COVID concerns fade, but mental health issues persist ahead of new school year
Kids are experiencing what no other generation has before - depression from cyberbullying, isolation after COVID-19 pulled them out of the classroom and fear of getting killed in school in a mass shooting.
Earlier this year, two Poughkeepsie children threatened the city, which put fear in many parents and students. This comes after 19 students and two children were killed in Uvalde, Texas in May.
Poughkeepsie Schools Superintendent Dr. Eric Rosser created a panel where students in sixth through 12th grade could seek help.
"They were wanting more opportunities to be able to have conversations with trusted adults that could then help them navigate through what they were dealing with," says Rosser.
His team applied for - and were awarded - a $2.3 million state grant to expand mental health services for students and their families.
They plan to create social emotional resource centers at the middle and high schools.
"We will be working with a number of community-based partners, mental health providers to make sure that not only are receiving the supports that they need during the school day, but just as importantly…that they're receiving supports beyond the school day," says Rosser.
Kris Ruby, president of the Ruby Media Grup, says schools, police and parents need to also confront cyberbullying head on.

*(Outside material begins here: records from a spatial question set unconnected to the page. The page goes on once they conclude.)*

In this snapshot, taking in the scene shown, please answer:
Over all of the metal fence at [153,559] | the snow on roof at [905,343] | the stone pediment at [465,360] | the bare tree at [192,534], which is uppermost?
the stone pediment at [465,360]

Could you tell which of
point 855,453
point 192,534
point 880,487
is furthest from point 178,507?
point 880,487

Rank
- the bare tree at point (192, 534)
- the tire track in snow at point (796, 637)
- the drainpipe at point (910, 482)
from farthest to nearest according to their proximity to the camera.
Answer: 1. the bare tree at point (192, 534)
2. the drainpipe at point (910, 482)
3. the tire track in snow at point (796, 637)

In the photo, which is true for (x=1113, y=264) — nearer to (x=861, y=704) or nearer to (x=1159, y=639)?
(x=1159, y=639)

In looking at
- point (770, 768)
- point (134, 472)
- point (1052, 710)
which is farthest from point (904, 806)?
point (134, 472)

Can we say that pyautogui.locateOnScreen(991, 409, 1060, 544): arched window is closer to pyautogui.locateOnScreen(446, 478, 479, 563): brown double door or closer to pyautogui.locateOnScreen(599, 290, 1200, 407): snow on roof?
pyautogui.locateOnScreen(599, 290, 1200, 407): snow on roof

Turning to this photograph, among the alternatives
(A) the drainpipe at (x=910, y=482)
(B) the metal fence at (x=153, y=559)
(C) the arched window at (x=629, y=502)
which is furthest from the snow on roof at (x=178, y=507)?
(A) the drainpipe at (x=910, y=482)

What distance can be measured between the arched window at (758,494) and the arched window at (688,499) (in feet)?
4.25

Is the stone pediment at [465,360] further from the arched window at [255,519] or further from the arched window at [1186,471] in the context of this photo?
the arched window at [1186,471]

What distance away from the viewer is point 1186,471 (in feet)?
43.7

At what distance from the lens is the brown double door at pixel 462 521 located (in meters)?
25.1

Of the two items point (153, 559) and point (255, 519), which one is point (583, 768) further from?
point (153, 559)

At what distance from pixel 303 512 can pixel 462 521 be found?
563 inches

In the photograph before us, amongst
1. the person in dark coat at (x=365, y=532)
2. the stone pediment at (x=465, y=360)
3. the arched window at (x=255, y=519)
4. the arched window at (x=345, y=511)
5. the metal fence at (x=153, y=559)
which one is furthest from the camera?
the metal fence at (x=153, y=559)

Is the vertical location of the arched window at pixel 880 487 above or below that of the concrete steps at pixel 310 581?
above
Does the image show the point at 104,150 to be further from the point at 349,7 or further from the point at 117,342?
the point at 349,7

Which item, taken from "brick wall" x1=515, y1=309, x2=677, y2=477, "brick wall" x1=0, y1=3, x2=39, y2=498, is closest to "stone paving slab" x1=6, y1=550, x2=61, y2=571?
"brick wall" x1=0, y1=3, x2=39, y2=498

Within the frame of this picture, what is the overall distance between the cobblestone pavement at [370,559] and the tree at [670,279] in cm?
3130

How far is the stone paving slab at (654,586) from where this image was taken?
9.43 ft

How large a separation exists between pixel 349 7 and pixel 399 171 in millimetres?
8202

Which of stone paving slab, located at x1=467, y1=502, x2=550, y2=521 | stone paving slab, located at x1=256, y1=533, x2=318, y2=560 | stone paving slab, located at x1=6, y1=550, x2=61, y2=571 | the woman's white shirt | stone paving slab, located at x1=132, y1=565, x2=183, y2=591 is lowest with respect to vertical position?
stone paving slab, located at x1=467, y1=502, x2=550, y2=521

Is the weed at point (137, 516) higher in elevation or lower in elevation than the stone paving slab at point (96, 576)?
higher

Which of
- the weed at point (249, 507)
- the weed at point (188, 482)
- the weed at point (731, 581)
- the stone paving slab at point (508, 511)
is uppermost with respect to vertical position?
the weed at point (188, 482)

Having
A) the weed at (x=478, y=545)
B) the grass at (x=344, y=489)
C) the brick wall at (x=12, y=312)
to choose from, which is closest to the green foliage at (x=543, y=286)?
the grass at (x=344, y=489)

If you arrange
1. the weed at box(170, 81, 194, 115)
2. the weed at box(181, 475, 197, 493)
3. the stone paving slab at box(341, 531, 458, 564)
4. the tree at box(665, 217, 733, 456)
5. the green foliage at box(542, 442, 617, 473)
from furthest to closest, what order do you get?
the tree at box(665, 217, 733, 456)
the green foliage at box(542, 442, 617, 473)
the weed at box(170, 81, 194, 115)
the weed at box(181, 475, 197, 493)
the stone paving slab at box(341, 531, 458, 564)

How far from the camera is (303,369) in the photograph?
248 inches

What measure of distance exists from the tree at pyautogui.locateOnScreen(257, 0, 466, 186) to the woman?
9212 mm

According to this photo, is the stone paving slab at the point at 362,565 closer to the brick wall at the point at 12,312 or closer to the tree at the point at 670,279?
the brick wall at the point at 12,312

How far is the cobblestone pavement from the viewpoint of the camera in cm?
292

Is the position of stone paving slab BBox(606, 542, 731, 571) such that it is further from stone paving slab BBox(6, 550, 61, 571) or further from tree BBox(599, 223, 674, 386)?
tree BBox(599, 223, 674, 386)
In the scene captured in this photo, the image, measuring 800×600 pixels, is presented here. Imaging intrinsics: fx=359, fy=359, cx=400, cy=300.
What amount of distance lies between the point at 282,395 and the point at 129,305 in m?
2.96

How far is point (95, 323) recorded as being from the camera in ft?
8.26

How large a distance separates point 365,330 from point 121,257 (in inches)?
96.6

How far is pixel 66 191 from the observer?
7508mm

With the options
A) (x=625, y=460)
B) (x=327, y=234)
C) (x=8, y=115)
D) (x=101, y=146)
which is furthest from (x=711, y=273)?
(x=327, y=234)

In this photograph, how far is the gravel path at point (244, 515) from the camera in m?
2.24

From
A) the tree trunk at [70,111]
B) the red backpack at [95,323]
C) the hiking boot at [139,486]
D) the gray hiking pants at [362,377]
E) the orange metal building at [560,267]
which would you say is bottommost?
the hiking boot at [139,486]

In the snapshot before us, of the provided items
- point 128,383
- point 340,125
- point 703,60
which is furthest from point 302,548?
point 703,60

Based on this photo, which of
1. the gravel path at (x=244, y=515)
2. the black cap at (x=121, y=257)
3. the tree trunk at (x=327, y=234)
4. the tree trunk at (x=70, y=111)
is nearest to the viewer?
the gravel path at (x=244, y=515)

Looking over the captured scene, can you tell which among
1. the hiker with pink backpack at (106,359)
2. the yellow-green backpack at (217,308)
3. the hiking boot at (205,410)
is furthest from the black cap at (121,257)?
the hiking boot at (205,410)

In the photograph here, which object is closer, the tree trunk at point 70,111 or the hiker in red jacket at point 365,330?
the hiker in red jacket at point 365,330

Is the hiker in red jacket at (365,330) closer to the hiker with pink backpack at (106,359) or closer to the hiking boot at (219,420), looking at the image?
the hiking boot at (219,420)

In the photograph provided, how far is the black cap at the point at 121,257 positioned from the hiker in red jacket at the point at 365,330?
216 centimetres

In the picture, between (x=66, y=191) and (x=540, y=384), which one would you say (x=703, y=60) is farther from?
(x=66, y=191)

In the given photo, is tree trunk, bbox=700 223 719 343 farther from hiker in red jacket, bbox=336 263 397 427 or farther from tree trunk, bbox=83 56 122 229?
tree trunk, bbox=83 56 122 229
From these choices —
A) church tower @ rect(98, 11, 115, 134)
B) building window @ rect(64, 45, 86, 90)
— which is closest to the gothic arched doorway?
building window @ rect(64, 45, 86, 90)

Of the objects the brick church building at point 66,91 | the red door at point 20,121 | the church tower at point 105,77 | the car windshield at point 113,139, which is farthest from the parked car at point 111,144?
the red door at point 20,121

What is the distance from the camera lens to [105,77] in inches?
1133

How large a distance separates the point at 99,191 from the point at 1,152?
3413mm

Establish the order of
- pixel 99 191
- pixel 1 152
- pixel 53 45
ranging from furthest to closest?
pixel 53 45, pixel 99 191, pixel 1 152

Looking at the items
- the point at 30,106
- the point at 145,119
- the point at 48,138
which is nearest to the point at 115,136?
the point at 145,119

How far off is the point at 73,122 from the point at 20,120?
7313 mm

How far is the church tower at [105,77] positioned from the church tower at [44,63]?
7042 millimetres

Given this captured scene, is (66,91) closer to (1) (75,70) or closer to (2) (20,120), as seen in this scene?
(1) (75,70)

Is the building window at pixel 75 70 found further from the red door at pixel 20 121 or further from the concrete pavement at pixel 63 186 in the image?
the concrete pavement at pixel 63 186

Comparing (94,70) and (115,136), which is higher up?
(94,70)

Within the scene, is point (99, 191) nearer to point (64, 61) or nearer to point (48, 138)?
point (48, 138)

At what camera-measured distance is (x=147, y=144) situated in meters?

"Children are using social media as a means to demean, embarrass and cause psychological harm," says Ruby. "We've seen this result in suicide and these are young kids."
Ruby says the key is trust and support.
"I can imagine a lot of people would be afraid and embarrassed and ashamed because of the things that are written about them so there has to be a measure of psychological safety...So that the person can feel safe enough that there's going to be support if they say that," says Ruby.
Dr. Eric Byrne, the president of the Council Representing all public-school districts in Westchester, Putnam, Dutchess and Rockland counties. says schools are tweaking their plans to address safety and mental health support from all angles.
"One thing that is really important for us to know as schools…is that every child needs to have an adult and other student that they feel connected to, that makes them feel safe when they're at school," says Byrne.